[[ GIVEN PASSAGE open ]]

So this scientist has taken a fall for rather questionable methods in directing scientific experiments.
So what has this to do with security? Well, it sorta falls into the realm of integrity. Kinda like fake news.
And what's wrong with what he was doing? After all, we teach about data warehousing, right? You got a bunch of data: what's wrong with using it to learn things aside from what you originally thought you were going to learn? That's sort of OK if you don't stray too far, but, at some point, you get into the realms of "shoot first: draw the target afterwards."
Poor guy. He’d pretty much turned his targeting computer off and was using the force...
My favourite quote from the article is:
‘Wansink encouraged his students to dig through the numbers to find results that would "go virally big time."’
Not keeping enough of the experimental/survey data seems to have led to his inability to corroborate his papers.
I’d draw the line at saying it’s fake news, as from the reading I think it all happened, but it seems more sciency than science, and well, It seems Cornell was biased against the former conceptoid...
@Early_Adopter wrote:My favourite quote from the article is:
‘Wansink encouraged his students to dig through the numbers to find results that would "go virally big time."’
Considered in isolation, there is nothing wrong with selecting research projects that will have academic, scientific, and public impact. That last aspect of public impact can potentially be measured by how broadly the results 'go viral.' However, Wansick's error appears to be selectively culling the data he and his students analyzed, instead of using the entire data set, and also mis-using the data by not ensuring it was proper for the questions being analyzed. I read the entire article and then several articles on "p-hacking," the name given for the improper methods he used. (I recommend readers do the same.) P-hacking is essentially throwing out parts of the data set in order to reach a foregone conclusion; that is a BIG error in the scientific process.
Further, using previously collected data for new investigations is perfectly proper, as long as the target population, means of sampling, and nature of the data collection process all comport fully with the new investigation. There is absolutely no reasons to insist that every data analysis to test new hypotheses have a new and unique data collection step.
@Early_Adopter wrote:Not keeping enough of the experimental/survey data seems to have led to his inability to corroborate his papers.
The scientific community has recognized a challenge in validating prior research, caused by the difficulty in obtaining funds to replicate someone else's prior research before building on that work with new investigations. Part of the solution has become a move to maintain the original raw data and make it available for others to replicate the analysis, and in some cases, re-use the data set for testing new hypotheses.
Yeah, i took the ‘dig through the numbers to find...’ to indicate selection of something out of the sample that proved the favoured hypothesis, or at least would be popular. It sounded analogous to cherry picking to support an argument.
I’d something in shooting ‘chasing the error around the target’. This is essentially caused by discounting ‘bad’ groups when trying to ‘zero’ an inconsistent shot. The instructor thinks that the tries to decide which group to use as they are firing and corrects the sights - and the zero is no good. It’ll normally be down to the stability of base, flinching or snatching but it will take longer to diagnose if you select only things that look like a tight group - if you take all the groups together the distribution is in the center of mass, and you’ll see you need to detach the principles of marksmanship, and probably do a bit of coaching.
If he’d have had his raw data I guess he could have re-run things/got someone else to do so, and perhaps the results would have been ok, or as you say re-run things and at least drawn a new conclusion.
To your point on data I recently met a chap from an university who handled storage. He told me that they had to just keep all of the data from reaserchers - it was in petabytes, and they just keep adding boxes, quite often people would not be contactable afterwards and keeping it all is quite expensive, at some point the problem is going to get too big, and then at least. A portion of it will be lost.

[[ GIVEN PASSAGE closed ]]
[[ RECORDS SHOWN open ]]

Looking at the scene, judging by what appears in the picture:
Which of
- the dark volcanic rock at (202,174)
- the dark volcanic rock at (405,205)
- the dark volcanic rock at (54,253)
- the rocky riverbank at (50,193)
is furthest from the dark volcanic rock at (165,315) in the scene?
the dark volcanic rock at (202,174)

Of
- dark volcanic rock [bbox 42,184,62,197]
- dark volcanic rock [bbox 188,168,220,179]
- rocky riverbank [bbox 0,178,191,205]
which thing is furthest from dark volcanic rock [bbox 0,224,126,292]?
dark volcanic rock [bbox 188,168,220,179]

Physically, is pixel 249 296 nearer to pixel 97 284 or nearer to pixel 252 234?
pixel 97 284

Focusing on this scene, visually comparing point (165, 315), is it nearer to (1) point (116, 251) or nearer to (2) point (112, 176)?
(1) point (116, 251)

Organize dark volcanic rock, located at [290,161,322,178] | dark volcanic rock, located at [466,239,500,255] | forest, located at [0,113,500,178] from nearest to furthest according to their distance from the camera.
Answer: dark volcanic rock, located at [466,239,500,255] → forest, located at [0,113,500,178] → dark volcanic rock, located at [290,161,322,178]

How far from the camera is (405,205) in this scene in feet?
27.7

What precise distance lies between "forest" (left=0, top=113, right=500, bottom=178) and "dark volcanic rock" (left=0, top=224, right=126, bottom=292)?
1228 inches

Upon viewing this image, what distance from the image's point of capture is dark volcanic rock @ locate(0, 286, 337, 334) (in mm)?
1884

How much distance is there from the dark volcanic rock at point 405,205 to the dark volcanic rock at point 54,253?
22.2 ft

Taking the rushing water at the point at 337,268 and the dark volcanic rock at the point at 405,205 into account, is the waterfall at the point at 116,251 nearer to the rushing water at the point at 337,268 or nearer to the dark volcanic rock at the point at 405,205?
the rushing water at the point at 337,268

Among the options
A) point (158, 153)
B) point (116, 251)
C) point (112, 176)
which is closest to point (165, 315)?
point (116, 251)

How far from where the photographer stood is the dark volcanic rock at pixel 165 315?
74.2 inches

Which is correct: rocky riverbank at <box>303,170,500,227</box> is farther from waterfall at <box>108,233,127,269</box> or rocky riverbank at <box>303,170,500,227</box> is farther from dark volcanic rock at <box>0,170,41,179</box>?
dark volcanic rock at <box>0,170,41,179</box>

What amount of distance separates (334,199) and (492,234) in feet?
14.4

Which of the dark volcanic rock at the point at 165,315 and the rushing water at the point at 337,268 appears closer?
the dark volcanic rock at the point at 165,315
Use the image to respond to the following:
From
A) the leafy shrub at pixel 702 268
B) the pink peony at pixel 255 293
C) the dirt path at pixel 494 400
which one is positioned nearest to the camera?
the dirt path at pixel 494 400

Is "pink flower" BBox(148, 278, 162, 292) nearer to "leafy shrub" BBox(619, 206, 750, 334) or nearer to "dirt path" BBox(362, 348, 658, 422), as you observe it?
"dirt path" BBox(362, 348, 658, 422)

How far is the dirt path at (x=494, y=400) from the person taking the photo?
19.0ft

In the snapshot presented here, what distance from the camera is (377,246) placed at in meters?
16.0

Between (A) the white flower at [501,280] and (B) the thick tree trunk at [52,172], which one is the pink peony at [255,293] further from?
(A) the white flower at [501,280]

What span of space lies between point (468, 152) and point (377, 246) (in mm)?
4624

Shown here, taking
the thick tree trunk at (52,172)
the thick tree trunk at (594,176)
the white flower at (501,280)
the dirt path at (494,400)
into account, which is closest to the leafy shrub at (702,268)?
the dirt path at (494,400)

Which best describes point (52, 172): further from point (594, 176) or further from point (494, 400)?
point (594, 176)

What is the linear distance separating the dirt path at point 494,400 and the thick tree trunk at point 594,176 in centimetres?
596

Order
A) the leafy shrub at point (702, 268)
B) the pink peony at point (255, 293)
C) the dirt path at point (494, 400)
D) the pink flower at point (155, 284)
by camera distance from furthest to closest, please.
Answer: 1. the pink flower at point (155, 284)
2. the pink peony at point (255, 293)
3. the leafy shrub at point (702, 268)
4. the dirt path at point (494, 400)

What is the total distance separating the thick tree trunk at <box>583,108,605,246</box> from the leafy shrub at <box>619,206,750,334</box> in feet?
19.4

[[ RECORDS SHOWN closed ]]

PROBLEM TO SOLVE ▸ Copy out, word for word, the section of the forum thread on the Wansink research controversy that opens with "So this scientist" and closes with "using the force...".

RESPONSE BOX ▸
So this scientist has taken a fall for rather questionable methods in directing scientific experiments.
So what has this to do with security? Well, it sorta falls into the realm of integrity. Kinda like fake news.
And what's wrong with what he was doing? After all, we teach about data warehousing, right? You got a bunch of data: what's wrong with using it to learn things aside from what you originally thought you were going to learn? That's sort of OK if you don't stray too far, but, at some point, you get into the realms of "shoot first: draw the target afterwards."
Poor guy. He’d pretty much turned his targeting computer off and was using the force...